Two thousand years ago, Archimedes had his famous eureka moment, where he discovered that one could measure arbitrary volumes by the water that they displace when submerged. Eventually, this led to him discovering the Principle of Buoyancy, which states that the buoyant force acting on a submerged object is equivalent to the weight of the water it displaces. In this post, we will derive this result from first principles. Our derivation will show that the buoyant force arises due to the pressure gradient of water.

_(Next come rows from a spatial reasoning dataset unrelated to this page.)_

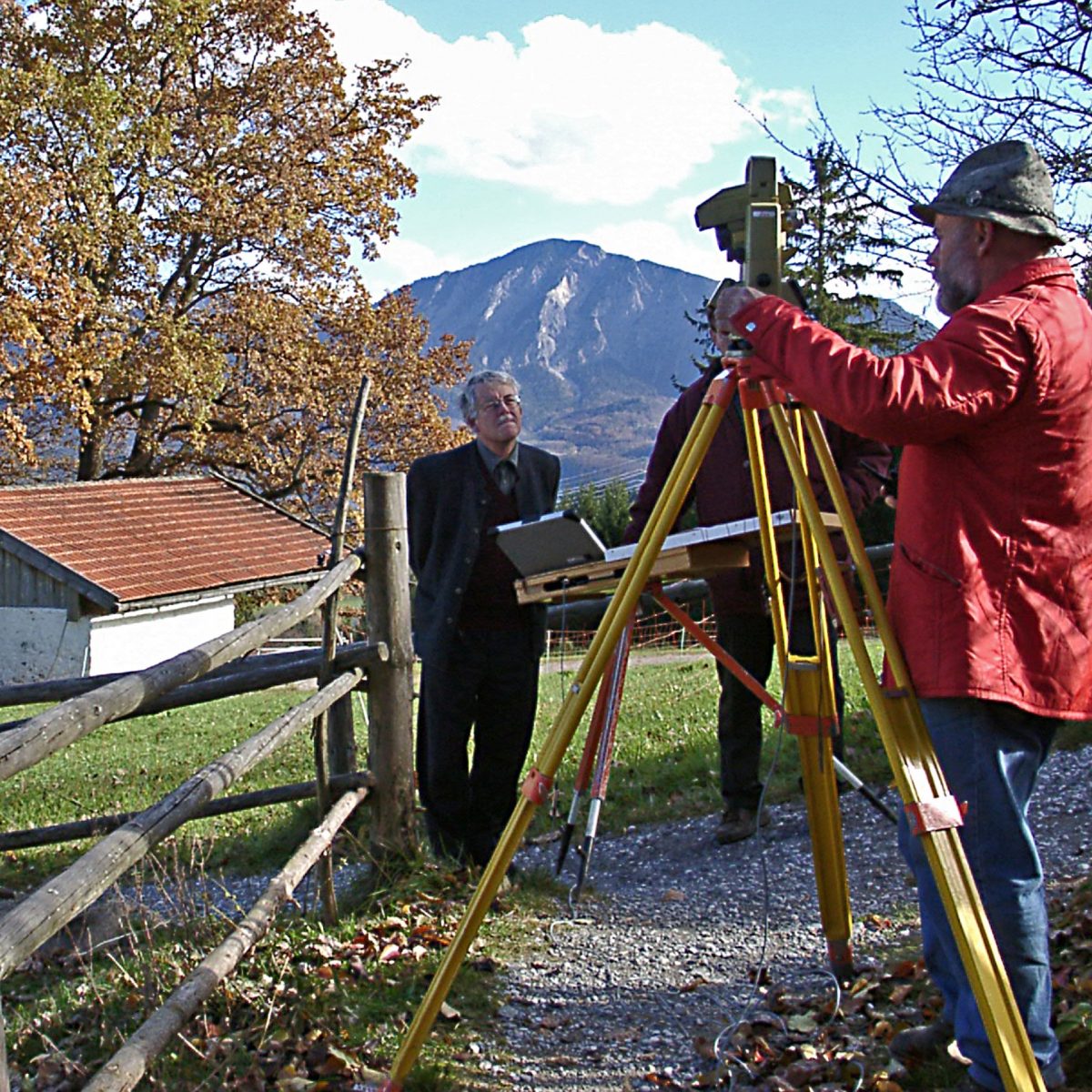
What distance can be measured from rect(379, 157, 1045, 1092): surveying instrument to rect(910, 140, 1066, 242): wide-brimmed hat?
479 mm

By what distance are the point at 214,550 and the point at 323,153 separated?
9303 mm

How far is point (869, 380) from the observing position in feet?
7.82

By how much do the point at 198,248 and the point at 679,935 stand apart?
23.3 metres

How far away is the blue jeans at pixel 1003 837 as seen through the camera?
2512mm

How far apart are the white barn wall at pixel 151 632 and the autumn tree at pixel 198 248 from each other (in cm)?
330

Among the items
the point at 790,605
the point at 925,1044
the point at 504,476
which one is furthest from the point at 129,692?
the point at 504,476

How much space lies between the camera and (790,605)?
3.19m

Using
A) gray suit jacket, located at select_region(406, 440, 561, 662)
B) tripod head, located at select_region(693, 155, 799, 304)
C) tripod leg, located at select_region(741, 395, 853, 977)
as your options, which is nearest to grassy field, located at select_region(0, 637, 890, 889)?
tripod leg, located at select_region(741, 395, 853, 977)

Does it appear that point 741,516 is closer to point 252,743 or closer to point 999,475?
point 252,743

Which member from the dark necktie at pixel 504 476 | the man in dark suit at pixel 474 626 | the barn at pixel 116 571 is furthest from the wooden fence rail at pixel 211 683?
the barn at pixel 116 571

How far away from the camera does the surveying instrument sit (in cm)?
237

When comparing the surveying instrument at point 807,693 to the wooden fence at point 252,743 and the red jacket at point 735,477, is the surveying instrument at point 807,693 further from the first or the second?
the red jacket at point 735,477

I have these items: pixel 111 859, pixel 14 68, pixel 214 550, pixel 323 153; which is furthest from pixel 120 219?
pixel 111 859

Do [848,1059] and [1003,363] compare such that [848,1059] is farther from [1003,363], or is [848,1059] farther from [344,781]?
[344,781]
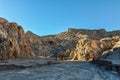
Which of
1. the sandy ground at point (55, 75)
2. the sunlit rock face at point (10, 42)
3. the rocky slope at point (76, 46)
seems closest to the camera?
the sandy ground at point (55, 75)

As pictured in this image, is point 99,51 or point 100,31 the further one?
point 100,31

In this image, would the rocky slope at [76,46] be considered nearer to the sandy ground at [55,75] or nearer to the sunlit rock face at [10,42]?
the sunlit rock face at [10,42]

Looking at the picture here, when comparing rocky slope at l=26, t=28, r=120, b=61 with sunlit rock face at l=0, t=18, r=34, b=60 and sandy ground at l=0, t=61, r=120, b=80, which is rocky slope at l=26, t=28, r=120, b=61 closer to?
sunlit rock face at l=0, t=18, r=34, b=60

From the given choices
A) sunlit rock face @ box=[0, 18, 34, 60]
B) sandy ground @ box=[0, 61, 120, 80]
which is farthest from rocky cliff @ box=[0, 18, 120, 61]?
sandy ground @ box=[0, 61, 120, 80]

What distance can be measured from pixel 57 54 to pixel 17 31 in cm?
3012

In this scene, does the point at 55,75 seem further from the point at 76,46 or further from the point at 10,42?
the point at 76,46

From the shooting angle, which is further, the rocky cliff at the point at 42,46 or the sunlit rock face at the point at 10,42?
the rocky cliff at the point at 42,46

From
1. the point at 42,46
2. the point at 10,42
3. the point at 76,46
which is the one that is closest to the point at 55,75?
the point at 10,42

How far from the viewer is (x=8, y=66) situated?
1725 cm

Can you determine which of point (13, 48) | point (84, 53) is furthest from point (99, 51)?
point (13, 48)

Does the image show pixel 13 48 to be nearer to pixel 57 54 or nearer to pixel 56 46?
pixel 57 54

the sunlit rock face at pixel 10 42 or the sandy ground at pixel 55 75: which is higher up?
the sunlit rock face at pixel 10 42

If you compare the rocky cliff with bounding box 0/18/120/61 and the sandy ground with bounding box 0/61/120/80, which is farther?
the rocky cliff with bounding box 0/18/120/61

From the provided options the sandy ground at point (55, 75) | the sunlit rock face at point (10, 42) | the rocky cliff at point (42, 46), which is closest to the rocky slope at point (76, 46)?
the rocky cliff at point (42, 46)
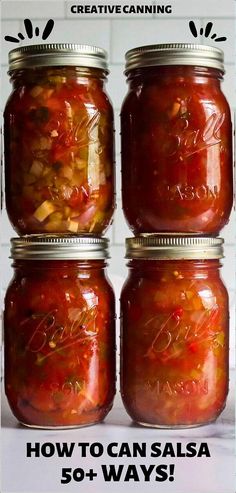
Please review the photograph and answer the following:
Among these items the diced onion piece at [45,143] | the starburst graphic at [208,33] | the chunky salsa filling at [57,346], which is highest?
the starburst graphic at [208,33]

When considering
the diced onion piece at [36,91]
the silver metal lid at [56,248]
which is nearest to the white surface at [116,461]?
the silver metal lid at [56,248]

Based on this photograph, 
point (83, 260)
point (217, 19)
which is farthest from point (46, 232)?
point (217, 19)

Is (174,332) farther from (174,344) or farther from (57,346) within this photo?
(57,346)

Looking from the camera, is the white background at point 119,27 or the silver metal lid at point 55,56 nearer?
the silver metal lid at point 55,56

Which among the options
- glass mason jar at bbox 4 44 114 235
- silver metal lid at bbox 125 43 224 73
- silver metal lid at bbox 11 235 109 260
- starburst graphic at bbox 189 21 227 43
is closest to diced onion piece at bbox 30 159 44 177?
glass mason jar at bbox 4 44 114 235

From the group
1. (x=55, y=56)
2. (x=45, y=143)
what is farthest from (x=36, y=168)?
(x=55, y=56)

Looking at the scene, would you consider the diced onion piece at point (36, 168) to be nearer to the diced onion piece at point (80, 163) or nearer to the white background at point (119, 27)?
the diced onion piece at point (80, 163)
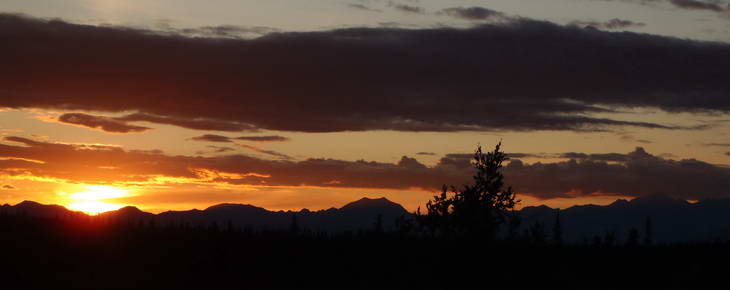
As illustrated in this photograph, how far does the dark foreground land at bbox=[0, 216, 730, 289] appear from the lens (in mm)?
20406

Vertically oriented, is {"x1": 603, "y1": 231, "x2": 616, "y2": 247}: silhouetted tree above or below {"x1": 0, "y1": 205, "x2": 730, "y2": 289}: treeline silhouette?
above

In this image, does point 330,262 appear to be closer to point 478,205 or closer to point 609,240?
point 609,240

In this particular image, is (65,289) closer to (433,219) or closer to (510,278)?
(510,278)

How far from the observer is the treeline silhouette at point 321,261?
20.5 m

How pressure varies with depth
We must first determine how water pressure changes with depth. Let the coordinate $z$ denote depth, with $z = 0$ marking the surface of the water, and a positive $z$ when underwater. From real life experience, we know that pressure $P$ increases the deeper we go. Therefore, let us examine some rectangular volume of water with area $A$ and height $\dd{z}$. Recalling that pressure is force per unit area, the top of the rectangle feels a downward force $-A\,P$, while the bottom of the rectangle feels an upward force $A\,(P+\dd{P})$. Moreover, the rectangular volume of water feels its own weight $w = - \rho A \dd{z} g$, where $\rho$ is the density of water, and $g$ is Earth’s gravitational acceleration. Since this is a static system, the sum of all forces should cancel out:
\[\begin{align} && \sum\limits_i F_i &= 0 \\ &\implies& -A\,P + A\,(P+\dd{P}) - \rho A \dd{z} g &= 0 \\ &\implies& P(z + \dd{z}) - P(z) &= \rho g \dd{z} \\ &\implies& \dv{P}{z} &= \rho g \\ &\implies& \Aboxed{P &= P_0 + \rho g z} \\ \end{align}\]where $P_0$ represents the pressure at the surface, which is equal to atmospheric pressure.
The buoyant force
We can generalize the differential equation above using the gradient operator. Let $\vb{g} = -g \,\vu{z}$. Then, since $P$ only depends on the $z$ coordinate, we can write:
\[\grad P = \rho \vb{g}\]Now, suppose we have some arbitrary volume $V$ submerged in the water. Then, the pressure of the water will exert an inward force upon each infinitesimal surface element $\dd{A}$. If $\vu{n}$ is the unit vector normal to the area element $\dd{A}$, then the force is in the direction of $-\vu{n}$. Using a corollary of the divergence theorem, we can write the buoyant force acting on the volume as:
\[\begin{align} && \vb{F}_\mathrm{buoyant} &= - \oiint\limits_S \vu{n}P \dd{A} \\ && &= -\iiint\limits_V \grad P \dd{V} \\ && &= -\iiint\limits_V \rho \vb{g} \dd{V} \\ && &= -\rho\vb{g} \iiint\limits_V \dd{V} \\ &\implies& \Aboxed{\vb{F}_\mathrm{buoyant} &= -\rho V \vb{g}} \\ \end{align}\]Therefore, we see that the buoyant force has a magnitude equivalent to the weight of the water displaced by the submerged object, which is precisely what Archimedes discovered two thousand years ago.